# Rows

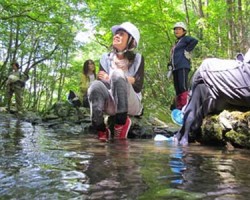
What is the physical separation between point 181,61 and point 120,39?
2939mm

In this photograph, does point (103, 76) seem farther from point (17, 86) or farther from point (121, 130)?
point (17, 86)

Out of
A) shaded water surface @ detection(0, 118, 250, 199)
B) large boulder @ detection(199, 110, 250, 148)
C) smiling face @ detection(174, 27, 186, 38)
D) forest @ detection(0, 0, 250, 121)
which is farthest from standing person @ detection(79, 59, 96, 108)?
shaded water surface @ detection(0, 118, 250, 199)

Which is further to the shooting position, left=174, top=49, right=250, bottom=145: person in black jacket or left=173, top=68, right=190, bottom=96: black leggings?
left=173, top=68, right=190, bottom=96: black leggings

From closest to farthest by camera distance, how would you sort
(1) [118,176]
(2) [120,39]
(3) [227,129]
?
(1) [118,176], (3) [227,129], (2) [120,39]

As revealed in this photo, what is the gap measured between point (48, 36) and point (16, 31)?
6.17 ft

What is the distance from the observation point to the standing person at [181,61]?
673 cm

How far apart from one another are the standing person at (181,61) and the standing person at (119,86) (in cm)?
253

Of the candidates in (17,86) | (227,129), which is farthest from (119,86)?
(17,86)

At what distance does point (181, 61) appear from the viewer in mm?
6914

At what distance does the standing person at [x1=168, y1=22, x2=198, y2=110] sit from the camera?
22.1 feet

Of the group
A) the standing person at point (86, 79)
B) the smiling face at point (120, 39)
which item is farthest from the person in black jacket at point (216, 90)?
the standing person at point (86, 79)

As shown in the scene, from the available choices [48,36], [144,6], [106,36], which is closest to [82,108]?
[144,6]

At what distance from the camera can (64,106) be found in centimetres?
932

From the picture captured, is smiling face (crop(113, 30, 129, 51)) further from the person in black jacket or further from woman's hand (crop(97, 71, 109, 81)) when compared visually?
the person in black jacket
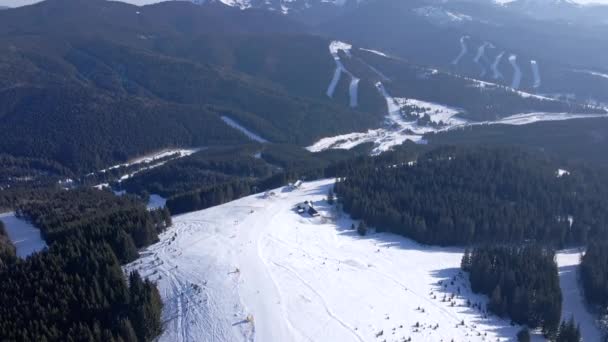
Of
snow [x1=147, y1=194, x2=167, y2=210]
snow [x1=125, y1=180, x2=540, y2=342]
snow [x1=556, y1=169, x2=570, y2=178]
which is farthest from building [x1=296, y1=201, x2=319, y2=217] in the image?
snow [x1=556, y1=169, x2=570, y2=178]

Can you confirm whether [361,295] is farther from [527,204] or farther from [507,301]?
[527,204]

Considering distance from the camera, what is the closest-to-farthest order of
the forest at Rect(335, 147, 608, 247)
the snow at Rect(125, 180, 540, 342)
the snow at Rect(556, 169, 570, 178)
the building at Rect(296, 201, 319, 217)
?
the snow at Rect(125, 180, 540, 342) < the forest at Rect(335, 147, 608, 247) < the building at Rect(296, 201, 319, 217) < the snow at Rect(556, 169, 570, 178)

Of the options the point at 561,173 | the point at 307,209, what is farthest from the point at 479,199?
the point at 307,209

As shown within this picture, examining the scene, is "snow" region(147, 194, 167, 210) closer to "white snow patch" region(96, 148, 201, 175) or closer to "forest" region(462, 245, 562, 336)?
"white snow patch" region(96, 148, 201, 175)

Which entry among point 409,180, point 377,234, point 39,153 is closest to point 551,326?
point 377,234

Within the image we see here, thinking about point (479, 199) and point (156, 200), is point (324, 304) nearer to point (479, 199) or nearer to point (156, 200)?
point (479, 199)

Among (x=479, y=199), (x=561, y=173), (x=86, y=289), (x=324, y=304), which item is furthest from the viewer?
(x=561, y=173)

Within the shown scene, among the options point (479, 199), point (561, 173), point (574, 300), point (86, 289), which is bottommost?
point (574, 300)
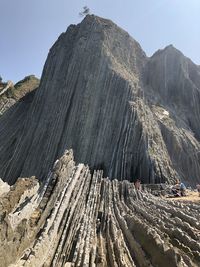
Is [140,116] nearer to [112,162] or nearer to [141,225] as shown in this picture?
[112,162]

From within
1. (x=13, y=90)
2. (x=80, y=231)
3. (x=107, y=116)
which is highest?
(x=13, y=90)

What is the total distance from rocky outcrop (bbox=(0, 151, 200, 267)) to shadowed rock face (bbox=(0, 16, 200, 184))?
17980mm

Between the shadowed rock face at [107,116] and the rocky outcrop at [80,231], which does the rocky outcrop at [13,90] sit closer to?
the shadowed rock face at [107,116]

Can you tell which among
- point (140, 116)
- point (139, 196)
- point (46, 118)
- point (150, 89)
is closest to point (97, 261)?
point (139, 196)

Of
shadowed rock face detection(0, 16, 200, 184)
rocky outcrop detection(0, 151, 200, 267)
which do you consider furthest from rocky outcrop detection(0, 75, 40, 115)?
rocky outcrop detection(0, 151, 200, 267)

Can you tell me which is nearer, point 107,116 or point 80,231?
point 80,231

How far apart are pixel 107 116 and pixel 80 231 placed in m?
28.8

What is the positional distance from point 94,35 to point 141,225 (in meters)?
42.6

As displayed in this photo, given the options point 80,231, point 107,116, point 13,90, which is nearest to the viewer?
point 80,231

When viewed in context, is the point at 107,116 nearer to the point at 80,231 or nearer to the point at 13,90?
the point at 80,231

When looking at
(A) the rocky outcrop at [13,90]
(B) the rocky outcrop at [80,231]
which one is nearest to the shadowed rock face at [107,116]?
(A) the rocky outcrop at [13,90]

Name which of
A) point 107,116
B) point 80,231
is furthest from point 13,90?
point 80,231

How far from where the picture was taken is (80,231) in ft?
43.8

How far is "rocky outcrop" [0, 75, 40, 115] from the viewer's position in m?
64.2
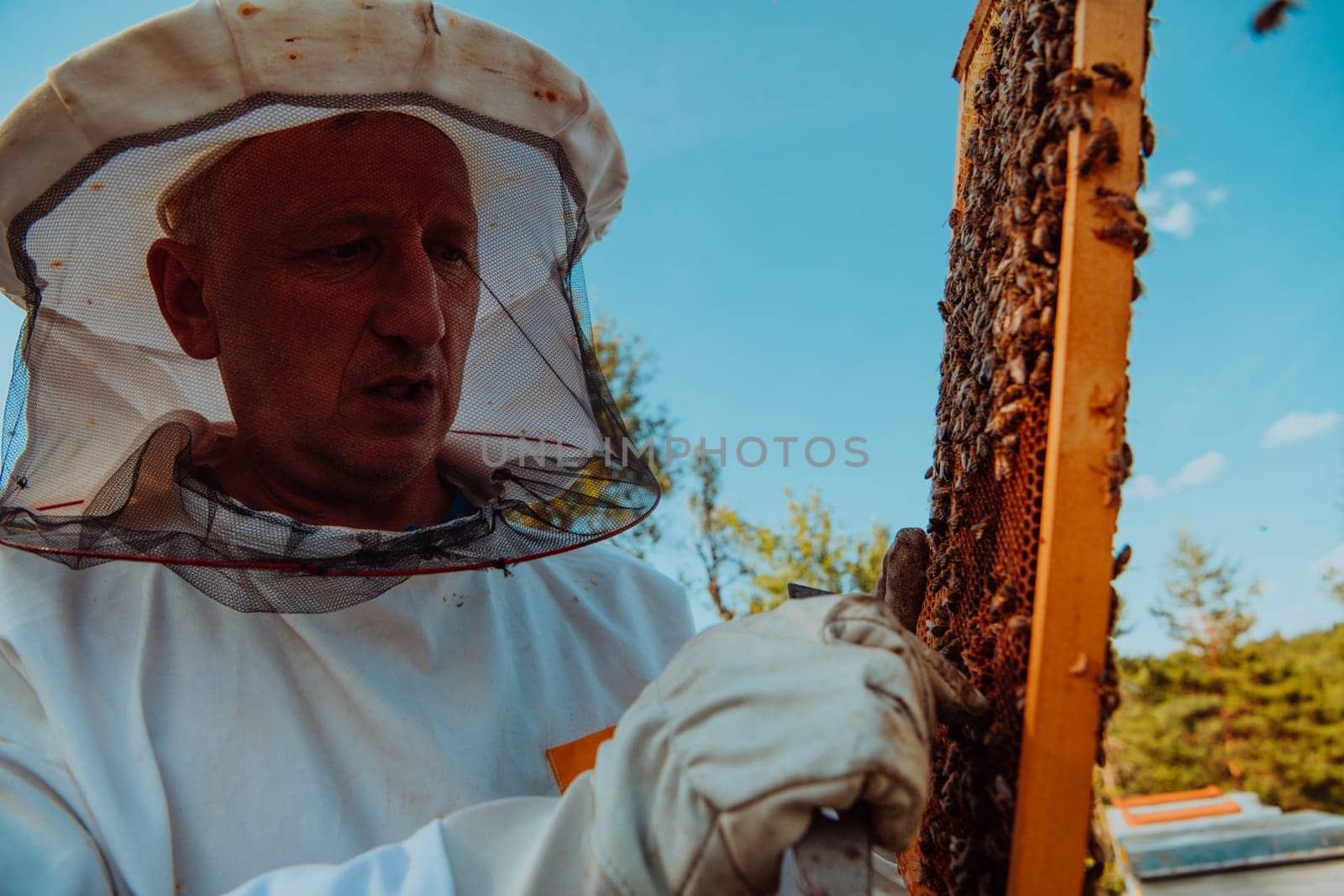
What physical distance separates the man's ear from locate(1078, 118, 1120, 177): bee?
2.06 metres

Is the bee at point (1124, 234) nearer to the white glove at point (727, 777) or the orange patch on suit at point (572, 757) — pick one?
the white glove at point (727, 777)

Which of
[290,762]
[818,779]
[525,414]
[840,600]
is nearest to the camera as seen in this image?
[818,779]

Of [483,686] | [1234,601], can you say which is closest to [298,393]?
[483,686]

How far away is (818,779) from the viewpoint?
1144 mm

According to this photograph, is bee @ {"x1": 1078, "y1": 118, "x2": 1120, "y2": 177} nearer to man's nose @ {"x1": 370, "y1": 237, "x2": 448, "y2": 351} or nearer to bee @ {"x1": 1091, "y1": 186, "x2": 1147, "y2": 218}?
bee @ {"x1": 1091, "y1": 186, "x2": 1147, "y2": 218}

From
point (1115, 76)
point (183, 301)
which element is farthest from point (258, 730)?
point (1115, 76)

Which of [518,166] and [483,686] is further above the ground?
[518,166]

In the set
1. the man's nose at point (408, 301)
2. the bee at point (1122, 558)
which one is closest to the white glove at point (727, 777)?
the bee at point (1122, 558)

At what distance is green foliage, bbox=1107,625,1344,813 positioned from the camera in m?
32.2

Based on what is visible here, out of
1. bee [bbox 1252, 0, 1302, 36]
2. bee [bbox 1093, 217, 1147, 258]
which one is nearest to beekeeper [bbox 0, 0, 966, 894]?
bee [bbox 1093, 217, 1147, 258]

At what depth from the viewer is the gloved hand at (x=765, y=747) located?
1.16 m

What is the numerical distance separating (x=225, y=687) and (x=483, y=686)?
579mm

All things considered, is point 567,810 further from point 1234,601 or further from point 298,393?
point 1234,601

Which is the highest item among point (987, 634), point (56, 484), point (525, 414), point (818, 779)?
point (525, 414)
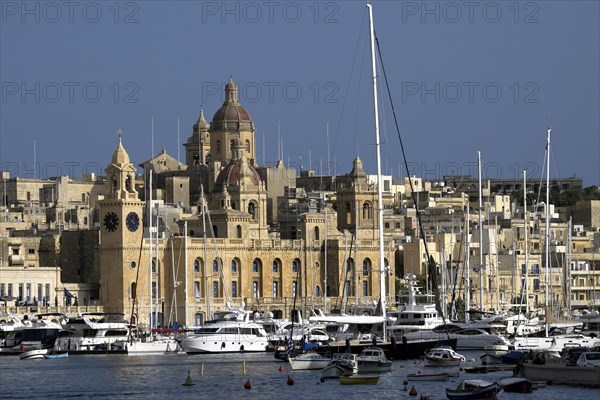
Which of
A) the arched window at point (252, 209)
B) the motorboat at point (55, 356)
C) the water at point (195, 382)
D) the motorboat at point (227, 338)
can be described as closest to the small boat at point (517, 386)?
the water at point (195, 382)

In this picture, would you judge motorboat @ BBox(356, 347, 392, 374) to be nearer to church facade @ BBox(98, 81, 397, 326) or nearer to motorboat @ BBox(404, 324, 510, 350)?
motorboat @ BBox(404, 324, 510, 350)

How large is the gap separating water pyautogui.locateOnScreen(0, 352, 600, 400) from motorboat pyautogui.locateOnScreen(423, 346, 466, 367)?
846mm

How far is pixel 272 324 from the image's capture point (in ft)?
382

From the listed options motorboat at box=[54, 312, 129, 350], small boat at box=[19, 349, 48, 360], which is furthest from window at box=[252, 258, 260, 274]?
small boat at box=[19, 349, 48, 360]

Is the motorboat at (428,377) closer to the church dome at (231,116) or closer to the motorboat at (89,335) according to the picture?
the motorboat at (89,335)

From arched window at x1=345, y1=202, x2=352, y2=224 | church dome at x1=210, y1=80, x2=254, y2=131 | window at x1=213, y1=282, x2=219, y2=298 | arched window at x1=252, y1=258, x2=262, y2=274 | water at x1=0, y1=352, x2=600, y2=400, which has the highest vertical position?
church dome at x1=210, y1=80, x2=254, y2=131

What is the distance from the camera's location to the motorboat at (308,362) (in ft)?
303

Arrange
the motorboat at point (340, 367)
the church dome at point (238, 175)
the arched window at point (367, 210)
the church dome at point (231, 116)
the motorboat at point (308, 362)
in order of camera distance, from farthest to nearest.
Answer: the church dome at point (231, 116), the arched window at point (367, 210), the church dome at point (238, 175), the motorboat at point (308, 362), the motorboat at point (340, 367)

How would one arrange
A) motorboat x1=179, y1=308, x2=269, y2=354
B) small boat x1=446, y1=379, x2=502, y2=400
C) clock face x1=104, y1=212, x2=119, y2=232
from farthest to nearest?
clock face x1=104, y1=212, x2=119, y2=232, motorboat x1=179, y1=308, x2=269, y2=354, small boat x1=446, y1=379, x2=502, y2=400

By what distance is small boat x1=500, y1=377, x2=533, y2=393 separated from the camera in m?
78.4

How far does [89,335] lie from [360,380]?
32519 millimetres

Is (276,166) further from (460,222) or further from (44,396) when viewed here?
(44,396)

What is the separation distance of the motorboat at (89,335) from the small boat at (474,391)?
39.5 meters

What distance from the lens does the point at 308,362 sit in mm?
92438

# Requirement
Copy the entries verbatim, starting at the line that contains "Is (276,166) further" and ending after the line that contains "39.5 meters".

# Answer to the exercise
Is (276,166) further from (460,222) or further from (44,396) when viewed here?
(44,396)

What is the separation distance of the motorboat at (89,335) from the small boat at (474,391)?
39.5 meters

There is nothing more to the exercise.